There are strong connections between what we eat and how we feel. For example, caffeine and sugar can have an immediate effect on our mood and energy. Food can also have a long-lasting effect on the mental health. The brain needs a mix of nutrients to stay healthy and function well, just like the other organs in the body. A diet that’s good for one’s physical health is also good for the mental health. A healthy balanced diet includes: different types of fruits, vegetables, wholegrain cereals and bread, nuts and seeds, dairy products, oily fish, plenty of water. Eating at least three meals each day and drinking plenty of water keeps the mind sharp and energized. Try to limit how many high-caffeine or sugary drinks are consumed and avoid alcohol in big quantities.
Take a break
A change of scene or a change of pace is good for the mental health of anyone. It could be a five-minute pause from cleaning the kitchen, a half-hour lunch break at work or a weekend exploring a new place. A few minutes can be enough to de-stress the mind and body. Give some ‘me time’ to each day. Taking a break may mean being very active, or it may mean not doing very much at all. Take a deep breath… and relax. Try yoga or meditation, or just putting those feet up.
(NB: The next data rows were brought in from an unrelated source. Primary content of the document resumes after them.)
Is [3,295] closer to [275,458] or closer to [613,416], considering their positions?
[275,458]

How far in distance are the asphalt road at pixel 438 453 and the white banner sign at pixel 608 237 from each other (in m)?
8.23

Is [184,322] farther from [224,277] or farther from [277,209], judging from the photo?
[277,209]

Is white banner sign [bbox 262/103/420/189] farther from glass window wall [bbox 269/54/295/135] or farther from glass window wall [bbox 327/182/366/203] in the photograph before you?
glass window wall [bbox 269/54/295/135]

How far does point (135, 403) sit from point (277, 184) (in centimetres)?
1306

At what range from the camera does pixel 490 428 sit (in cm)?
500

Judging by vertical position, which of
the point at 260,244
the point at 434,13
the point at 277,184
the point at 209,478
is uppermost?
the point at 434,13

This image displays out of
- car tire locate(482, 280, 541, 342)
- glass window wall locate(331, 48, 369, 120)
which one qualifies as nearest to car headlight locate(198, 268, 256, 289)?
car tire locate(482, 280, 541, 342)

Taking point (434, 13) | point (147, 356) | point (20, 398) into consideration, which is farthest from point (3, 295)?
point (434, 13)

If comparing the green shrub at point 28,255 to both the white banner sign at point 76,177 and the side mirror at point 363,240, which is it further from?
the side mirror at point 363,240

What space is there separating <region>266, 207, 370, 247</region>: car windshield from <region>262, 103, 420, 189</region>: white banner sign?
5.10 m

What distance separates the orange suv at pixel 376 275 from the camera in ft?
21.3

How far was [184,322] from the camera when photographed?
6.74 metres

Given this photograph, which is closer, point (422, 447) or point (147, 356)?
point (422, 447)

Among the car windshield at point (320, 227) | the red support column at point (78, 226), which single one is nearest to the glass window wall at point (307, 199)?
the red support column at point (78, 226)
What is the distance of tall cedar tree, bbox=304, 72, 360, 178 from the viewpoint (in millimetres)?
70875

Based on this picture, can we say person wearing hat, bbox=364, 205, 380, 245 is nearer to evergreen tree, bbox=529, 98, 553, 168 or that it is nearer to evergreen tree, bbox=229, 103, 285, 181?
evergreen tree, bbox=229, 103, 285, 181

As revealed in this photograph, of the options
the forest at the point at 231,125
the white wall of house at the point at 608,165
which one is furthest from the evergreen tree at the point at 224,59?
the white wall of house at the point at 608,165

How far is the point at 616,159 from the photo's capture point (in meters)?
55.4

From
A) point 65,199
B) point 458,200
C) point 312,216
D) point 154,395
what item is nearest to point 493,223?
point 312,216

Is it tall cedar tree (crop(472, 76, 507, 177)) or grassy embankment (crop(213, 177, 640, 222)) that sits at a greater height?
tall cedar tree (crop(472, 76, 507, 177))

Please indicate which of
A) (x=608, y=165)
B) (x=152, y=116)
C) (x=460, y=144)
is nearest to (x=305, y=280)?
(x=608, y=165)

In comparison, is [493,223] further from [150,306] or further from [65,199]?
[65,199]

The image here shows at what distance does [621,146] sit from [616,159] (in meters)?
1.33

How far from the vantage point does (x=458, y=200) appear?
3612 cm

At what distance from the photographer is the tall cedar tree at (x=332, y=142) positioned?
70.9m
Listening to the body is important. If you’re tired, give yourself time to sleep. Without good sleep, our mental health suffers, and our concentration goes downhill. Sometimes the world will just have to wait.
Find a hobby
What do you love doing? What activities can you lose yourself in? What did you love doing in the past before kids, careers, and life got in the way? Enjoying oneself helps beat stress. Doing an activity that is enjoyed probably means you are good at it and when a person achieves something it boosts their self-esteem. Concentrating on a hobby like gardening or morning walks can help someone forget the worries for a while and change one’s mood. It can be good to have an interest where you’re not seen as someone’s mom, dad, partner, or employee. You’re just you!
Accept who YOU are
Some of us make people laugh, some are good at chemistry, others cook fantastic meals, or can solve life’s mysteries. We’re all different. It is much healthier to accept that we are each unique and to wish you were more like someone else is pointless. Feeling good about oneself boosts confidence to learn new skills, visit new places, and make new friends. Good self-esteem helps to cope when life takes a difficult turn. Be proud of who you are, recognize and accept what you are not good at, but focus on what can be done well. Working out things about yourself that you still want to change is okay as long as their realistic. If they are, work towards the change in small steps.
Supporting a positive mental health is simply a continuous cycle of retaining it. It is okay to not be okay at times and to feel a flood of emotions. This is what it is to be human; to feel and to live! Listening to your body is the most essential part of the entire process. Know what you like and dislike and be open about it. Never quit discovering who you are!